The latter sections of this reading sketch the emergence of Zionism out of the ethnically-based ideas of nationalism in the 19th century. In 1903, Herzl's political effort to secure a homeland for Jewish refugees from Russian pogroms led him to hire David Lloyd George as his lawyer for negotiations with the British government after the Uganda offer was made. Thus when Lloyd George came to power, he was already a knowledgeable supporter of Zionist goals.



B-7
Tom Segev, One Palestine, Complete (199), 33-41.

Segev, one of Israel's revisionist historians, argues that British leaders wanted the Balfour Declaration more because they feared Jewish power than for strategic reasons. Lloyd George was so convinced by the myth of the Jews' “hugely influential” political and financial power that (as his memoirs confirm in the 1930s) he felt their support might even decide the war's outcome (38). Segev shows Chaim Weizmann masterfully exploiting this widespread fantasy, deflecting its antisemitic subtext toward Zionist ends. Weizmann apparently endorsed the logic of “cultural antisemitism,” if only as a strategy to draw German Jews to their “true homeland” in Palestine (41). The ideological link between Jewish Zionists and Christian Zionists like Lloyd George is emphasized at the outset with reference to Herbert Samuel's 1915 memo for the British annexation of Palestine-- which stressed restoring the Jews to the Promised Land in accordance with prophecies long emphasized by Protestant Evangelicals (34). Samuel (who became the first British high commissioner of Mandate Palestine) argued that the British would also be fulfilling their “historic calling” of bringing civilization to “primitive lands.” Thus in complementary ways, each of the three major figures Segev discusses-- Weizmann, Lloyd George and Herbert Samuel-- illustrates the priority of ideological over strategic interests. Segev also stresses the pervasive atmosphere of antisemitism, arguing that it actually played into the hands of the Zionists.



B-8
Avi Shlaim, The Iron Wall: Israel and the Arab World (2000), pp. 4-11.

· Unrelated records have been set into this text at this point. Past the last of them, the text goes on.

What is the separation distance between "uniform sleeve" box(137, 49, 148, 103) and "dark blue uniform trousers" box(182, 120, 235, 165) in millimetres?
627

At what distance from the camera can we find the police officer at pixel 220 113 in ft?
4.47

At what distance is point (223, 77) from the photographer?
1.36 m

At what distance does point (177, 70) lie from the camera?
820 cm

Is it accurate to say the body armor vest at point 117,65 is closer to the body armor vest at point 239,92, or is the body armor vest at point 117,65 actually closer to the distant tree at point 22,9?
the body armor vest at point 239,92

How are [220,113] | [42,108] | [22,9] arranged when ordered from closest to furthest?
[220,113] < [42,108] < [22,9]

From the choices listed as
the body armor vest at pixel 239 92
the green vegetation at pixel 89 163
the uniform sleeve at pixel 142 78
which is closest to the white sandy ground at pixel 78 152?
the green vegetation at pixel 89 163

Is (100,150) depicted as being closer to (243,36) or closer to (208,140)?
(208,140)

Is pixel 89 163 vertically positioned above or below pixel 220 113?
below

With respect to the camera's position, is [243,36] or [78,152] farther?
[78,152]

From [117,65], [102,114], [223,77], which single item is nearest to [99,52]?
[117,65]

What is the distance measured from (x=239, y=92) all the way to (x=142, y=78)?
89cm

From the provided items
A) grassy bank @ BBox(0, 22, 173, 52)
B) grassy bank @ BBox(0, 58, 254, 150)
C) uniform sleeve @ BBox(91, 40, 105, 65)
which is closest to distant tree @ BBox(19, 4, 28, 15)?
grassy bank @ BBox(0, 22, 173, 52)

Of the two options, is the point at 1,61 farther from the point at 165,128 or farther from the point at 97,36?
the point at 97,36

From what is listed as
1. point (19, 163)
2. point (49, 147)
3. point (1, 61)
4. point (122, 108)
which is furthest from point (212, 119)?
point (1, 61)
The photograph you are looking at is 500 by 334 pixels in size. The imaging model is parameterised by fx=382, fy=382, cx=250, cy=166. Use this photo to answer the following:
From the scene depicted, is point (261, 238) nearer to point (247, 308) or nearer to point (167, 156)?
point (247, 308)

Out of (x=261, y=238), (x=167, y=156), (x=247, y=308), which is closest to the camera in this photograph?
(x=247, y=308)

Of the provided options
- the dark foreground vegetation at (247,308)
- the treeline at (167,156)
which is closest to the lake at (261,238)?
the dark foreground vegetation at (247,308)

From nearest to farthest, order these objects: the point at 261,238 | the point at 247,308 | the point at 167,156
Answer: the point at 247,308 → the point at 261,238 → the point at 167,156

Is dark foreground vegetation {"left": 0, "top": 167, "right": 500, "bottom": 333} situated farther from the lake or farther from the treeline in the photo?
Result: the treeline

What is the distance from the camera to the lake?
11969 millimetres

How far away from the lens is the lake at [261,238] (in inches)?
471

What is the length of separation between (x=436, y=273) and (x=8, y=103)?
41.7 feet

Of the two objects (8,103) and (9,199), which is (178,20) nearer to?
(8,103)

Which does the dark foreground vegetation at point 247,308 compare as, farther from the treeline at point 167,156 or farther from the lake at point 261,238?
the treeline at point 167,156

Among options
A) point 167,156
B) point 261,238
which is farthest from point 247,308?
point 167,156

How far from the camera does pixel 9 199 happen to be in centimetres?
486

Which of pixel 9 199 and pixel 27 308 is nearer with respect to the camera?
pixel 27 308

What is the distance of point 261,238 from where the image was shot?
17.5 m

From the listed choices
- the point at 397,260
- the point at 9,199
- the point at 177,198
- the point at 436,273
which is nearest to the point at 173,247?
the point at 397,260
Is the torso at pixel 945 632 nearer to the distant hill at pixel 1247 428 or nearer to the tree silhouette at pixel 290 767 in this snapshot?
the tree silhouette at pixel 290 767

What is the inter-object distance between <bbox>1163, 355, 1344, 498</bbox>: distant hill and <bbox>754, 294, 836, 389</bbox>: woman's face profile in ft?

Avi Shlaim's left-revisionist account of the Balfour Declaration foregrounds the disregard of Palestinian Arab interests. Herzl's idea that Zionism, backed by some Great Power, would bring progress and prosperity to the “primitive and backward” inhabitants, was restated by Weizmann in terms of British imperial interests, downplaying the likelihood of Arab opposition (7). The Balfour Declaration “totally ignored their political rights,” since Britain had no sympathy with the idea that the Arabs of Palestine formed a distinct political “entity” (8). Under the mandate, Weizmann assumed the Arabs would remain politically passive, allowing all issues to be negotiated between Britain and the Jews (9). However, postwar Arab opposition forced the British “to begin a gradual retreat from the promise embodied in the Balfour Declaration,” reaching its climax in the White Paper of 1939. While Weizmann reacted by working with the mandatory power, strategically softening the Zionists' interpretation of what the Declaration entailed, Ze'ev Jabotinsky led a movement of anti-British and anti-Arab militancy inspired by the maximalist ideology of Revisionist Zionism.